We make direct HEAD to the target URL and show the response headers in your browser. We're not storing your IP address, what headers are returned, or the URLs you scan. There's no account, rate limits or captchas to use the Security Headers Scanner.

Frequently Asked Questions

HTTP security headers are the headers used to secure the transmission of data over the HyperText Transfer Protocol.

HTTP security headers are the response headers that are sent by a Web server that tell the browser to enforce security policies.
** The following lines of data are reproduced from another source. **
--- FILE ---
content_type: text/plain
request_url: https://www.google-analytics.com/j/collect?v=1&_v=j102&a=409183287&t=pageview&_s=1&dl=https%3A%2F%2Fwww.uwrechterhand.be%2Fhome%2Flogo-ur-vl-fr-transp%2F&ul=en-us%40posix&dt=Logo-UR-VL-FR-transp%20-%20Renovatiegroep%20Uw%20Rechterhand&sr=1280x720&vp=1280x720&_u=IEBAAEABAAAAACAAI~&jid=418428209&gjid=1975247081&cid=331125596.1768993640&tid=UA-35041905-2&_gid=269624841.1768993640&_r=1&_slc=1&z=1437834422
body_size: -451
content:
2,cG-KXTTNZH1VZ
They can provide protection against attacks such as XSS, clickjacking, MIME sniffing, and protocol downgrade without requiring any changes in application code.

Yes, the Security Headers Scanner is free.

Yes. There is no sign-up or limit of daily scans on our Security Headers Scanner and no captchas are required.

What level of grade should my website be?

Try to achieve a grade of no less than a B. All 6 security headers are present is A+. For even the simplest of sites, it's best to set X-Content-Type-Options and X-Frame-Options as a minimum.

Does scanner redirect?

Yes. The scanner traces redirects (up to 10 hops) and tests finally destination URL security headers. The redirect chain and final URL are both shown in the results.

What are the steps to implementing security headers on my website?

Security headers can be added via your web server configuration. If you're using Apache, use Header set in the .htaccess file. Use add_header for Nginx. Use Cloudflare's header transformation features for cloud platforms such as Cloudflare. Many CDNs will also allow header injection.

What is the difference between CSP and X-Frame-Options?

X-Frame-Options only affects embedding of iframes (clickjacking protection). Content-Security-Policy is a more general policy that affects all resources, including scripts, styles, images, fonts, iframes and more. CSP can also be implemented with frame-ancestors directive instead of X-Frame-Options.

Will this scanner scan for all security headers?

Our scanner checks the six most impactful and widely-recommended security headers. Other headers such as Clear-Site-Data, Cross-Origin-Opener-Policy and Cross-Origin-Resource-Policy offer further protection and are not as widely used.